Mallon, as Isabel Sloan, was born in Baltimore, Maryland in 1857. When her husband William Mallon became ill (and later died), she pursued journalism for income, starting by writing about fashion. She started the "Bab's Babble" gossip column for newspaper syndication, starting with the New York Star, in 1888.

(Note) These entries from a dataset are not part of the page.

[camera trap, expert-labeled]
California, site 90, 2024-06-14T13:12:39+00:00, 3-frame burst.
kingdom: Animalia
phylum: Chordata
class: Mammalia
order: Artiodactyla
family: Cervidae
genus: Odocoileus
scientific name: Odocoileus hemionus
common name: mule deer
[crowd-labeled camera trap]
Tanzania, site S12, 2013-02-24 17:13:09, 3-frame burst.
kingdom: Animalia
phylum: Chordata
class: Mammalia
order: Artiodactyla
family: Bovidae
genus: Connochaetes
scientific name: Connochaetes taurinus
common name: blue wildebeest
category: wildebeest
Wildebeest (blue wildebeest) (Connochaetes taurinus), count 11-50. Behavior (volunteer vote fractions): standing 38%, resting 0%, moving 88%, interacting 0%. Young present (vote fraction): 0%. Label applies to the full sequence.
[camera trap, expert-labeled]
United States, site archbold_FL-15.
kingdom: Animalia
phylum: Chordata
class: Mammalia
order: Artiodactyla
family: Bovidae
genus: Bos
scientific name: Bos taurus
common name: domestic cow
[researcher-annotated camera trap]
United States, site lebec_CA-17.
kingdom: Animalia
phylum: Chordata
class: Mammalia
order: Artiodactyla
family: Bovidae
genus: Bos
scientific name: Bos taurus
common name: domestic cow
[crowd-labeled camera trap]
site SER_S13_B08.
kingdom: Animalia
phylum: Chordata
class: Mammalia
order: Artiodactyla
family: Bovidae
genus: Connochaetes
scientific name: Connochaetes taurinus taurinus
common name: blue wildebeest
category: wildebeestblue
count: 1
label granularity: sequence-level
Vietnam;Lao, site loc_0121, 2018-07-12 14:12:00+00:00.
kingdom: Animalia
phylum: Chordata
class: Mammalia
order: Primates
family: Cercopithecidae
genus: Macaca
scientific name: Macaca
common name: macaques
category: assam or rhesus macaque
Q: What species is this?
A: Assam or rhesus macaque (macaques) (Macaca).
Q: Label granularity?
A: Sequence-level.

The "Ruth Ashmore" column was conceived of by Edward W. Bok, who after taking over the Journal in 1889, sought a motherly columnist who could provide advice to young girls. Unable to find one, he penned a sample column of "Side Talk with Girls" as "Ruth Ashmead" to show a female writer a demonstration of what he was looking for. Bok mislaid the draft copy, and his staff found it and urged that it be run in the magazine, as the "best stuff for girls they have ever read." After the first column appeared in print (with Ashmead changed to Ashmore) in January 1890, hundreds of letters poured in, and Bok convinced Mallon to take the reins of the column.

The Ruth Ashmore advice book Side Talks With Girls was published in 1895, and The Business Girl was published in 1898.

Mallon died from pneumonia in New York City on December 27, 1898. Although Bok recalled in his autobiography that Mallon wrote as Ashmore for 16 years, it appears to have been closer to nine.